Your gerbil also won’t forget where it buries its food. If it did, this wouldn’t be an effective survival tactic. Your gerbil has a good memory for its food hoard sites, so this won’t be a problem either.

However, be careful if you feed your pet any fresh snacks, e.g., vegetables. These foods go bad, even rotten, quickly. If your gerbil buries these foods in its burrow, they can rot and cause health issues.

Your gerbil’s bedding can contain lots of bacteria that hasten the rotting process, too. And the vegetables, in turn, will rot and spread the bacteria further. So, if you feed your pet fresh foods, check to see whether they bury any. If it does, clean it up later on.

Should You Give Gerbils a Food Bowl?

Giving your pet a food bowl exacerbates this behavior. Seeing a mound of food in one place is a crucial reason why gerbils try to bury some of it. Consider not putting one in your pet’s cage.

Rather than putting all the food in one place, consider feeding using the scatter method.
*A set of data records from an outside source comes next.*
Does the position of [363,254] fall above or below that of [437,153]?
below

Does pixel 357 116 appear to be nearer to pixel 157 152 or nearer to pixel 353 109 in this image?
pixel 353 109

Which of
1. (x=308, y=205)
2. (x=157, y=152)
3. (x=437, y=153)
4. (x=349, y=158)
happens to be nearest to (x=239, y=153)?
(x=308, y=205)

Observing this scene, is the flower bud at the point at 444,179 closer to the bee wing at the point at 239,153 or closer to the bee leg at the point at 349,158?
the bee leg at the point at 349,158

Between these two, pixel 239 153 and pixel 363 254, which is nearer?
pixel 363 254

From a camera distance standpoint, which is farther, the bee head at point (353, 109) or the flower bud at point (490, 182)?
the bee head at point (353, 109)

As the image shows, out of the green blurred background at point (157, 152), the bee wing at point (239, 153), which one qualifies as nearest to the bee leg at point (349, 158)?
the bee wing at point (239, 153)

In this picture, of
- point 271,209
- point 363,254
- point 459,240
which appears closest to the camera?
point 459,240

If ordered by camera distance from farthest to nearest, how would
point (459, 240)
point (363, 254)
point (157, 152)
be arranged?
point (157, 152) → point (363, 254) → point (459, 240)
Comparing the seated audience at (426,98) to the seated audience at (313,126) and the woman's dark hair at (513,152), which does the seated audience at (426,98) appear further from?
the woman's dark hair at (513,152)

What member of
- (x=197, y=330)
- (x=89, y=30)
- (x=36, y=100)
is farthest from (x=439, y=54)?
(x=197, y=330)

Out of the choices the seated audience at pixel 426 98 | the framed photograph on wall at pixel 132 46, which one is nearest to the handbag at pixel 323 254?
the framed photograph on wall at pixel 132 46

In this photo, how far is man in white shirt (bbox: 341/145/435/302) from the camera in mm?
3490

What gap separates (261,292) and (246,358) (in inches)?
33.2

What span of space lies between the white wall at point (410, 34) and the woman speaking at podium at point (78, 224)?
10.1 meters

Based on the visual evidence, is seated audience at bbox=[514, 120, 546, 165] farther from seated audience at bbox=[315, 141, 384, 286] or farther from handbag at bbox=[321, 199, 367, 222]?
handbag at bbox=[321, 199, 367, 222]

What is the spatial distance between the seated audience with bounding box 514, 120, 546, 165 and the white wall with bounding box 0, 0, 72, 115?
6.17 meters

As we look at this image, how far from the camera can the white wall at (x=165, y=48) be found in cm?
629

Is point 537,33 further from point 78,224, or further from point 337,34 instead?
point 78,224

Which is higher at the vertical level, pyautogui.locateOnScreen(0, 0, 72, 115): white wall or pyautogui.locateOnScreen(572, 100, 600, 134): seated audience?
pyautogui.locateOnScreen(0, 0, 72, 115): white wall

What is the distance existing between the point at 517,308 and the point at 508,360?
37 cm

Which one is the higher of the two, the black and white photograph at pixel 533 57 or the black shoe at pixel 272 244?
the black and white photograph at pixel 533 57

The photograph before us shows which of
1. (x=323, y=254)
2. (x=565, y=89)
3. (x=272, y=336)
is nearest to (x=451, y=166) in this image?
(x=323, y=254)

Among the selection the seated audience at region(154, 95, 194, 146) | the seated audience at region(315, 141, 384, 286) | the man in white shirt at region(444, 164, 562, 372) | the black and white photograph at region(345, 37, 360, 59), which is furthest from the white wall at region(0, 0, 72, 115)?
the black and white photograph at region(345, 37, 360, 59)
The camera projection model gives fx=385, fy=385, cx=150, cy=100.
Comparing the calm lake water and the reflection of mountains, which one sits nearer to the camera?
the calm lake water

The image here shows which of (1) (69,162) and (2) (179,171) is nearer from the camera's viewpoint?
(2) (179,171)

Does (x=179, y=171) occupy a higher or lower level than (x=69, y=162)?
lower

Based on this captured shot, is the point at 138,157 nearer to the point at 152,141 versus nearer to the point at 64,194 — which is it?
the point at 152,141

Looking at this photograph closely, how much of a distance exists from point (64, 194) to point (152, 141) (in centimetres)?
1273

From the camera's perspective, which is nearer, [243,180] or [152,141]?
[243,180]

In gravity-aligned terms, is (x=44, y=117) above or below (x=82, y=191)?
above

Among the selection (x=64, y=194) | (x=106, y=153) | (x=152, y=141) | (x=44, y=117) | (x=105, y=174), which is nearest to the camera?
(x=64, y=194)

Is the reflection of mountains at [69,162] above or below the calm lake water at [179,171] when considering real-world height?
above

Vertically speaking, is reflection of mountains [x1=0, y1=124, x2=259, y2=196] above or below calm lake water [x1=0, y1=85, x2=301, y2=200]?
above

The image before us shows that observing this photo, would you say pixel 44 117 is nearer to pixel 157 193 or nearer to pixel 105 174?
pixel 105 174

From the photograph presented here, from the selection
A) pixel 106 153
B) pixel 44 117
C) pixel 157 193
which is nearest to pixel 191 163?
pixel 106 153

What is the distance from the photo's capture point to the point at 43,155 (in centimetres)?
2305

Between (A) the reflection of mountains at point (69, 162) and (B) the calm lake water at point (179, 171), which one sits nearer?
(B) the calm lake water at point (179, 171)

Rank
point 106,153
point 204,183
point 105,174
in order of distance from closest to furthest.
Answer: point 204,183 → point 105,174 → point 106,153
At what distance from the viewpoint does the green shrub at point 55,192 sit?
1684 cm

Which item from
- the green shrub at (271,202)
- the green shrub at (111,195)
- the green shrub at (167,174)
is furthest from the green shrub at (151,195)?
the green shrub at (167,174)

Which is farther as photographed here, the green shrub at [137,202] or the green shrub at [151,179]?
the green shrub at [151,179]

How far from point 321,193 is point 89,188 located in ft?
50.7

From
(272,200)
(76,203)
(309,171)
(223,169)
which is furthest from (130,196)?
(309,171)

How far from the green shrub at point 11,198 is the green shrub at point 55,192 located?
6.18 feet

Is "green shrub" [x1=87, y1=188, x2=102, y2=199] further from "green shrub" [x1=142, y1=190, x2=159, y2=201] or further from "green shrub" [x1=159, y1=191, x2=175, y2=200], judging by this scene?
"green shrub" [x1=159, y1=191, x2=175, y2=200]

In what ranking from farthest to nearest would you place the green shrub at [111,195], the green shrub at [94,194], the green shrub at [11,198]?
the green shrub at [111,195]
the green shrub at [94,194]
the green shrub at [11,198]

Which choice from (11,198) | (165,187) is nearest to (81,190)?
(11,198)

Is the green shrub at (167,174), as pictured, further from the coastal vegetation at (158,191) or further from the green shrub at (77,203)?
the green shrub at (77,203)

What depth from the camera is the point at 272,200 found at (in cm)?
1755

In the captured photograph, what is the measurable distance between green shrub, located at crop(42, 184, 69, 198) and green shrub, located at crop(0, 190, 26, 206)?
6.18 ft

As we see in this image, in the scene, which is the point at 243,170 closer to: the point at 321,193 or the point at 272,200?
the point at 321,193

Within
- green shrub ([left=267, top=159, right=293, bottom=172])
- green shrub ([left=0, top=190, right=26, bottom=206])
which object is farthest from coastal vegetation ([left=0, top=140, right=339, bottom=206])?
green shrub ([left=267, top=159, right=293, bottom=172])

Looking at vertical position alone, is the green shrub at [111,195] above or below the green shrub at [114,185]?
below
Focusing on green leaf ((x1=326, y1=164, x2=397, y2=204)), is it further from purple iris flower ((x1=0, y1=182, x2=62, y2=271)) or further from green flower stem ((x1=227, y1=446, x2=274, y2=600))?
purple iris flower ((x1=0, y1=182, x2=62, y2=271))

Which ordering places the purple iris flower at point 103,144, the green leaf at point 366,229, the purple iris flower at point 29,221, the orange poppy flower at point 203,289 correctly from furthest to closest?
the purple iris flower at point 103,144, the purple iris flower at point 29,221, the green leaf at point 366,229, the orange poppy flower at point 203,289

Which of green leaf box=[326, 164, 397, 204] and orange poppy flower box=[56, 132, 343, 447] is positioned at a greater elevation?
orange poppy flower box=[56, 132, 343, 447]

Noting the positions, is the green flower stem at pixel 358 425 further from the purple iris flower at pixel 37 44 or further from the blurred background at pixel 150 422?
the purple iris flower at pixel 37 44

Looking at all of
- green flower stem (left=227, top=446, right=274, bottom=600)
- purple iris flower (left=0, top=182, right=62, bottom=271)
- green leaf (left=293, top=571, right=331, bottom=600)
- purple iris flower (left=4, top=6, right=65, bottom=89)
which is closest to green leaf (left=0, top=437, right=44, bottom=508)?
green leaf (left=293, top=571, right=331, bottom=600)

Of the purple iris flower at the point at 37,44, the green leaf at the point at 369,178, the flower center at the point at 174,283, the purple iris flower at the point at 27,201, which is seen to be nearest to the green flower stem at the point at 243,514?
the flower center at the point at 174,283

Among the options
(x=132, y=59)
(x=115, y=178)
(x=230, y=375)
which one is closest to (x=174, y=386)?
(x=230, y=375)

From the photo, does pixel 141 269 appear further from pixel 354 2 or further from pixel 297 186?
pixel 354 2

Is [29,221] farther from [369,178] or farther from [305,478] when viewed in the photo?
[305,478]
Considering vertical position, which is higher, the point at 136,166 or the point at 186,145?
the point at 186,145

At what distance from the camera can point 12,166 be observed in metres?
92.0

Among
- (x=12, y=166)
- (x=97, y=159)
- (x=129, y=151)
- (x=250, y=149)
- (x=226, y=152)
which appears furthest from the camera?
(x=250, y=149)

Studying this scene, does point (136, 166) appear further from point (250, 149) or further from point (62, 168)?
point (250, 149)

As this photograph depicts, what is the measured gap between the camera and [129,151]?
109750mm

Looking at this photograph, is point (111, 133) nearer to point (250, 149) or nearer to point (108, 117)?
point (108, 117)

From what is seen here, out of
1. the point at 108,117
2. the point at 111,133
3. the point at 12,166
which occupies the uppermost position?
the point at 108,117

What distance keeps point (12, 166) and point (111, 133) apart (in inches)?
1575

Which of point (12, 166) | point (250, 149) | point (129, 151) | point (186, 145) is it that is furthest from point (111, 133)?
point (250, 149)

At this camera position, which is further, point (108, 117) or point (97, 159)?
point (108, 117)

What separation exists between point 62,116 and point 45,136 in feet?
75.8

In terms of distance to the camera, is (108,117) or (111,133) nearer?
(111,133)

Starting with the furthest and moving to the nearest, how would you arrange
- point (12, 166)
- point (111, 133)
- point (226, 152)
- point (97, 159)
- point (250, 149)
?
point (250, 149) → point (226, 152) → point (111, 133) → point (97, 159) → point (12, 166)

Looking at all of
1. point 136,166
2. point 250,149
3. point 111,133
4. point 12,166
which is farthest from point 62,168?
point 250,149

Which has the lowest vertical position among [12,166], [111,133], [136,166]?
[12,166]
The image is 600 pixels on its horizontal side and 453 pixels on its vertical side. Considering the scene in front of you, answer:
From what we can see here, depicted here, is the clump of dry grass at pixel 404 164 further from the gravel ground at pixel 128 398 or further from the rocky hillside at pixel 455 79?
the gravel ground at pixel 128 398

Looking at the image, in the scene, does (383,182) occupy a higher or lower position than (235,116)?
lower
According to PLoS One, this is where you scatter the food across the animal’s environment, not just in a bowl. This is good because it’s more closely akin to the natural way that gerbils feed.

In the wild, gerbils have to dig and forage for their food. They tear up grass roots and dig for seeds that have fallen on the ground. Your gerbil will enjoy foraging in this natural way. It will also be less inclined to bury any of its food.

This is also healthy because it encourages movement. Your gerbil will have to move around and dig up its food. This will keep it healthy in the long term.

This method isn’t perfect, though. If your pet’s bedding is dirty, then the food will come into contact with it. So, you should only feed your gerbil this way if its bedding is clean and dry.